Task inputs:
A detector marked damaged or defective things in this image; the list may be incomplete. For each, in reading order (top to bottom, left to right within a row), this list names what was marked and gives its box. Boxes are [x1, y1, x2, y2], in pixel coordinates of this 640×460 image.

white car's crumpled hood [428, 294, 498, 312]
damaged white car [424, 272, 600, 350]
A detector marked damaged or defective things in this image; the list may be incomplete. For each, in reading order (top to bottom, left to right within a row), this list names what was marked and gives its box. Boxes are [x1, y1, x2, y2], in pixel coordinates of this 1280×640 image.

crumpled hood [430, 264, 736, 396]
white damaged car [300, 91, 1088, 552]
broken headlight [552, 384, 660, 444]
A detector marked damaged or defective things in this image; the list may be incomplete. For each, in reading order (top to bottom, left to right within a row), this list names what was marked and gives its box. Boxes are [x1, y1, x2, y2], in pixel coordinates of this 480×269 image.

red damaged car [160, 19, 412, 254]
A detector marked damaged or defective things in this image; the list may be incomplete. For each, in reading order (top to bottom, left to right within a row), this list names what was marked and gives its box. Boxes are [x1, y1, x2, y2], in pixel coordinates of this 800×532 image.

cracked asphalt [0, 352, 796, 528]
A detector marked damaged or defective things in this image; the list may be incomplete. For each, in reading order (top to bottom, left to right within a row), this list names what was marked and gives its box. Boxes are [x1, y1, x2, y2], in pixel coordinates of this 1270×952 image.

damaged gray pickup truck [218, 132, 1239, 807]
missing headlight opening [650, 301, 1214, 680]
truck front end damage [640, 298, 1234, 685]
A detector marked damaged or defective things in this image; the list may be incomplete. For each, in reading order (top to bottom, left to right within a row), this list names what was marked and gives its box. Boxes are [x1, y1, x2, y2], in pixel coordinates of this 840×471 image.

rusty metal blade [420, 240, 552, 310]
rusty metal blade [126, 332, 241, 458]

What to produce: Reproduce verbatim the lines of the items from the line containing "this 480×269 image." through the line containing "cracked asphalt [0, 352, 796, 528]", both endpoints included.

Solution below:
A detector marked damaged or defective things in this image; the list may be incomplete. For each, in reading order (top to bottom, left to right within a row), this list names what was marked and gives its box. Boxes are [x1, y1, x2, y2], in pixel coordinates of this 480×269 image.

red damaged car [160, 19, 412, 254]
A detector marked damaged or defective things in this image; the list may be incomplete. For each, in reading order (top to bottom, left to right within a row), this list names what was marked and gives its box. Boxes are [x1, y1, x2, y2], in pixel coordinates of this 800×532 image.

cracked asphalt [0, 352, 796, 528]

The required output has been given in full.